Хандра старого сердцееда

Марина Меркулова, Театрал от 15 декабря 2008

Человек хотел жить. И не хотел умирать. И тогда Бог придумал старость. Чтобы человек устал. Чтобы ему все опротивело. Чтобы он почувствовал себя беспомощным и одиноким. Чтобы человеку самому захотелось уйти… Перед началом спектакля рядом сидящая зрительница перекрестилась и тихонечко перекрестила сцену — ну, с Богом!

Волнения понятны: премьеру играет Василий Лановой — сложный текст, психологическая роль — и Ирина Купченко — актриса очень избирательная, много лет премьер на сцене театра Вахтангова не игравшая. Ирония судьбы: благополучная в жизни семейная пара Лановой и Купченко в спектакле «Последние луны. Тихая ночь» играют одиноких брошенных стариков.

Перед открытием занавеса в зале в полной темноте долго звучит Бах, настраивая на серьезный разговор. «Бах — это музыка стариков, — говорит герой Ланового, — а старость — это галера. Ты прикован до смерти. У тебя нет будущего». Сюжет двух камерных пьес Фурио Бордона и Гарольда Мюллера укладывается в несколько предложений: герою Василия Ланового — 70, героине Ирины Купченко — 68. Все вокруг твердят — ты стареешь, ты стареешь, стареешь. Хочешь не хочешь, а поверишь. И успокоишься. И согласишься. И облегченно вздохнешь — все ты сыграл свою роль. Не нужно больше бороться, доказывать. Все позади. И впереди — только дом престарелых, куда тебя отвезет твой собственный сын. Дом, из которого никому никуда уже не выйти. Только если вперед ногами.

Герои спектакля «Последние луны. Тихая ночь» в программке обозначены как Он, Она, Мать, Сын. Нет, они произносят какие-то имена, названия, похоже, что действие происходит в Италии и Германии. Но разве это имеет значение? Старики во всех странах тоскуют по счастью в кругу детей и внуков. Фойе театра Вахтангова с недавних пор наивно увешано фотографиями актеров в детском возрасте. Одна с бантиками, другой в бескозырке, третья в школьной форме.

Новый главный режиссер Римас Туминас решил начать строить жизнь в театре заново. С детства. Но поставил спектакль про стариков.

Вспомнилось: в начале осени в другом московском театре — театре имени Пушкина — Александр Пороховщиков в спектакле «Саранча» тоже играл немощного отца, ненужного своим детям. А еще чуть раньше, в конце августа, Лев Дуров в театре на Малой Бронной в спектакле «Я не Раппапорт» обливался слезами: «Глубокий старик — это такое же чудо, как новорожденный ребенок.

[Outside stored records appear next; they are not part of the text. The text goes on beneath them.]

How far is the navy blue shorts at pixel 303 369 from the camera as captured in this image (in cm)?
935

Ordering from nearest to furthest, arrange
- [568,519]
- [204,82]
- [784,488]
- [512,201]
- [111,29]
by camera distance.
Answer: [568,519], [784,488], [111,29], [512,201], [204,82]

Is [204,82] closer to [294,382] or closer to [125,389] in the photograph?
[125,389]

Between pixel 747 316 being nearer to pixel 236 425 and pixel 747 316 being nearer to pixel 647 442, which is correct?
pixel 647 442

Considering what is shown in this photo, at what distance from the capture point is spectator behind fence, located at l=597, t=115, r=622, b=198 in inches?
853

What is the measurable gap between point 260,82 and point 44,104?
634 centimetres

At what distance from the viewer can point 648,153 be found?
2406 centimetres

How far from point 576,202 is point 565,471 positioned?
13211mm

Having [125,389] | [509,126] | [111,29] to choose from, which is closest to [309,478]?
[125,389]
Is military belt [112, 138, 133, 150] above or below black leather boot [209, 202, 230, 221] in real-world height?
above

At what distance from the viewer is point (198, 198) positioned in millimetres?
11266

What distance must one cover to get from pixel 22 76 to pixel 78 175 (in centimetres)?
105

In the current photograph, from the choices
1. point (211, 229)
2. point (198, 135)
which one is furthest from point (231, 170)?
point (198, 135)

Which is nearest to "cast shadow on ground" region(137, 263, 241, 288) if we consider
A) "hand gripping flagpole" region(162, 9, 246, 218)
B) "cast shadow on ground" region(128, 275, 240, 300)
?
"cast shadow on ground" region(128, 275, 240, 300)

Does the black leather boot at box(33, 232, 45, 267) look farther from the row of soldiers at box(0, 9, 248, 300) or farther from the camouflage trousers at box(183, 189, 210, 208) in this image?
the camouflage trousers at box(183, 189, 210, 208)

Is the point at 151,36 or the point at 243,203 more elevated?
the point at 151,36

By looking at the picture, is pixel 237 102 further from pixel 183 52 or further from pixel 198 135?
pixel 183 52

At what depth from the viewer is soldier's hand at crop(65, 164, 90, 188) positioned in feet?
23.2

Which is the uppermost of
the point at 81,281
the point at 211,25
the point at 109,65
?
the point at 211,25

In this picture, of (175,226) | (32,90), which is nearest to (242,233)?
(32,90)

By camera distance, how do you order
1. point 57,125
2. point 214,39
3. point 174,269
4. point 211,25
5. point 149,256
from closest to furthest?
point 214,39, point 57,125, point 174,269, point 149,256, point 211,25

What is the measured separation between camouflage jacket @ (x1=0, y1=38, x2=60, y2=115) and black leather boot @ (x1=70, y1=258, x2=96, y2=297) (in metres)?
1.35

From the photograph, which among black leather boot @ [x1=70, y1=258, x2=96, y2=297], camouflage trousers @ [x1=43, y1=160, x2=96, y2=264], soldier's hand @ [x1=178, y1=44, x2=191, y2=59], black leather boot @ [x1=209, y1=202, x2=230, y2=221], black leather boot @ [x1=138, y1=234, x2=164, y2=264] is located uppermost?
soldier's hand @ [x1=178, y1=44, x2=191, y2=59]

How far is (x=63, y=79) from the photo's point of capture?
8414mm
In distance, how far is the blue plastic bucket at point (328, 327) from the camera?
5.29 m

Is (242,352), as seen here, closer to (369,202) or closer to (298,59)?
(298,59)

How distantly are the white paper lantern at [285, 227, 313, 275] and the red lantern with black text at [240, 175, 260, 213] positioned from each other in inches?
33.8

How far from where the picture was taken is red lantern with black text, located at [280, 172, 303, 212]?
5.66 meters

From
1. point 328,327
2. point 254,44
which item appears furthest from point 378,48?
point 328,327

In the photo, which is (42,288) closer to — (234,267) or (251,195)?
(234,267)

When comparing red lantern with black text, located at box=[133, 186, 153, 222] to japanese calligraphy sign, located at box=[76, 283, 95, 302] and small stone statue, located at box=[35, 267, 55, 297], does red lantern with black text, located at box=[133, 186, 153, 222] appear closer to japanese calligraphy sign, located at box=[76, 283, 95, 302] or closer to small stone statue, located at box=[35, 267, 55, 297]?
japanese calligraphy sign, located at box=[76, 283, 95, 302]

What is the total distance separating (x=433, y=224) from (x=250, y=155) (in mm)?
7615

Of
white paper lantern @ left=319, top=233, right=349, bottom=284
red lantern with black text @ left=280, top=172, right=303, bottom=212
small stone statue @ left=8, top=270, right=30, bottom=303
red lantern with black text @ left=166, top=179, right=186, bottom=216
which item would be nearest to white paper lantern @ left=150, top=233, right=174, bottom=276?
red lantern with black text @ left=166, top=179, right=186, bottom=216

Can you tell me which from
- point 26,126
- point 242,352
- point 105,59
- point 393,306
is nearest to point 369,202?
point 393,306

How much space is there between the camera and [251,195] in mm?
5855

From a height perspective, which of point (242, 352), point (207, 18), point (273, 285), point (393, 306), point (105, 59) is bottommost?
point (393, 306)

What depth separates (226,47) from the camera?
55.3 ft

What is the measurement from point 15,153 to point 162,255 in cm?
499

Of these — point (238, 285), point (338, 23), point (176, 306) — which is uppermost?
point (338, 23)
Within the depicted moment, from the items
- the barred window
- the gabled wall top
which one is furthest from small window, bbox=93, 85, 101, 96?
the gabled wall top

Конец жизни, как и начало, завораживает своей тайной». Что за череда несчастных стариков на столичной сцене? То ли этот страшный високосный год нагоняет на нас хандру? То ли наши большие актеры так постарели, что ни о чем другом говорить не хотят?

Вот и записной сердцеед Василий Лановой — нет бы к своему юбилею подгадать разудалую комедию на радость поклонницам! Благо и форма позволяет! А он говорит словами своего героя: «Я не хочу милости и ободряющих гримас. Точите иглы — у стариков затвердевшие вены». В финале спектакля герои двух разных пьес встречаются в одном доме престарелых. Герой Василия Ланового — в красном клоунском колпаке. Героиня Ирины Купченко — в наряде а-ля старуха Шапокляк. Рядом еще с пяток таких же трогательных стариков. Они разучивают песню к Рождеству и, наверное, загадывают желания на Новый год. Они состарились, перестали чувствовать боль от невозможности физической любви, но еще больше стали нуждаться в любви человеческой, сыновней.

Есть такая притча: сын выгонял из дома на улицу под дождь старого, немощного отца, но решил все же сжалиться над ним и кинуть вслед ему старую попону. Рядом стоял его собственный маленький сын, который сказал: «Папа, разрежь попону пополам. Когда ты состаришься и я тоже буду тебя выгонять из дома — то отдам тебе вторую половину»… Звучит просто: то, как сегодня поступим с ними мы, завтра с нами так же поступят и наши дети. Вот и все. И нечего хандрить.